Each year, Woolgoolga celebrates its association with spicy food during Curryfest, which takes place in tandem with the Sikh Vaisakhi Festival and attracts more than 10,000 visitors. Next year's Curryfest is on Saturday, April 9, 2011, and will be bigger than ever.

See curryfest.com.au.

FAST FACTS

Getting there

Woolgoolga is about 555 kilometres or seven hours' drive north of Sydney and is dissected by the Pacific Highway. Nearby Coffs Harbour Airport is served by Virgin Blue and Qantas from Sydney.

Staying there

Safety Beach Ocean Bungalows is the pick of Woolgoolga's accommodation, with four two-bedroom cottages and a studio set in secluded tropical gardens, 15 minutes' walk from town, from $130 a night. Each has a well-equipped kitchen, lounge and private courtyard and is pet-friendly. Phone 6654 7445, see safetybeachoceanbungalows.com.au.

Eating there

At Spice Rack, Mick Hundal prepares authentic Punjabi curries. 31 River Street, phone 6654 1900.

Bluebottles Brasserie, at the corner of Beach and Wharf streets, serves modern Australian cuisine. Phone 6654 1962, see coffscbd.com.au/bluebottles.html.

The Rustic Table, at 53 Beach Street, is a new cafe serving breakfast and lunch. They also have a pasta night on Mondays. Phone 6654 1645.

Touring there

Gurdwara visits can be arranged by phoning 6654 8163.

Precision Helicopters has scenic flights over the Coffs coast from $320 for 15 minutes in a Jet Ranger helicopter for up to four passengers. See precisionhelicopters.com.au.

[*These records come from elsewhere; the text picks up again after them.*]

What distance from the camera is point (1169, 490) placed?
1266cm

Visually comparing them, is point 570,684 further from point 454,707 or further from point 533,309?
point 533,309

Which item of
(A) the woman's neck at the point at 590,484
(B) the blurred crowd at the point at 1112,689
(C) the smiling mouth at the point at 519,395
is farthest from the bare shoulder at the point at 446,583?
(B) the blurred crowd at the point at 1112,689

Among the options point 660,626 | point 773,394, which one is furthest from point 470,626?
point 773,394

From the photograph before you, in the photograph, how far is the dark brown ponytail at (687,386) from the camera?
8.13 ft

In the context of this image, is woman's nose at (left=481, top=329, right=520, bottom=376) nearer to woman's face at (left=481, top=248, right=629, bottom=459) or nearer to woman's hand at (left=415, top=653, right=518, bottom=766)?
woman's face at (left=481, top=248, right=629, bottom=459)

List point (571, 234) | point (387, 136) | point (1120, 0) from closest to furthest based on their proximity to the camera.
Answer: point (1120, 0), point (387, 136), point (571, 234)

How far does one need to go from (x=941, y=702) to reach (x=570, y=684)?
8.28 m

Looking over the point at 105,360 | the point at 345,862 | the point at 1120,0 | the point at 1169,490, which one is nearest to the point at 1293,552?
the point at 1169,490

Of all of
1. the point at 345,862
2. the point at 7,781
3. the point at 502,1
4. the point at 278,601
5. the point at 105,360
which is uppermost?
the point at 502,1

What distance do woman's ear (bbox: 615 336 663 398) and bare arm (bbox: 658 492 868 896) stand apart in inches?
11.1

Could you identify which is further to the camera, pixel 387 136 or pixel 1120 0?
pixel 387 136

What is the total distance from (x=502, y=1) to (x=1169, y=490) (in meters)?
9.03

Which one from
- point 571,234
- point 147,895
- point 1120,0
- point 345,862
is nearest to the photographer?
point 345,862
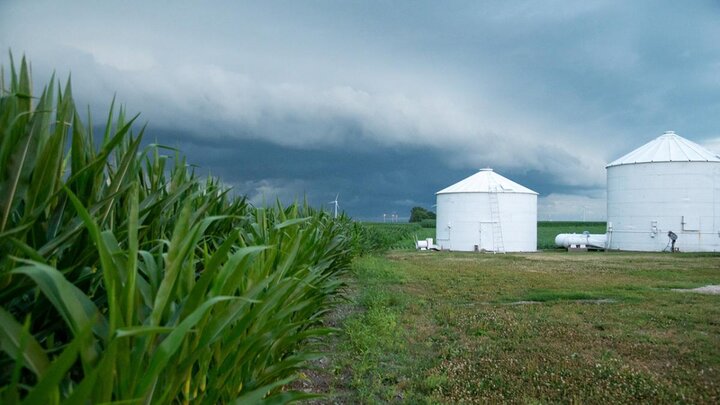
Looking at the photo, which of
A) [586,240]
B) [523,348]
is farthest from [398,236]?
[523,348]

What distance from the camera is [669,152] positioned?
1048 inches

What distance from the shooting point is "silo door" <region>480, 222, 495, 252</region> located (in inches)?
1133

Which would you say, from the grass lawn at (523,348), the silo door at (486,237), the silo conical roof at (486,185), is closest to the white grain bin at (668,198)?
the silo conical roof at (486,185)


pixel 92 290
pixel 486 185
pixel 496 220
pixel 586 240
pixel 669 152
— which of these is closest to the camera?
pixel 92 290

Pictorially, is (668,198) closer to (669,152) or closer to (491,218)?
(669,152)

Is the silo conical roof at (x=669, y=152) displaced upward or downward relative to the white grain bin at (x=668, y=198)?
upward

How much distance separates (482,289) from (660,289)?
376 centimetres

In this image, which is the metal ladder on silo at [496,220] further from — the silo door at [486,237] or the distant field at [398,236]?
the distant field at [398,236]

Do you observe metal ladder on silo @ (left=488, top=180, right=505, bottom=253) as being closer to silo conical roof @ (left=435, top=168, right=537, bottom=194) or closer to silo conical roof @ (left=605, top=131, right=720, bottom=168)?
silo conical roof @ (left=435, top=168, right=537, bottom=194)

Further information, see woolgoolga.org.au.

 

[Courtesy: Brisbane Times]

October 30, 2010

Conversation about this article

1: Mandip Kaur Sandher (Guelph, Ontario, Canada), November 01, 2010, 5:24 PM.

Excellent article. Wonderful part of Australia. I was there last year for a wedding and toured the berry farms, the gurdwara and the beautiful beach. Really worth the visit. The community is very close and friendly. If a Sikh visitor is lost, the Sikhs will take them to their homes, feed them and then put them on the road with directions! Let's hope these traditional Sikh values will continue through the younger generations. There does appear to be some racism in the area as one of the gurdwara buildings had been vandalized - I think it was the museum section.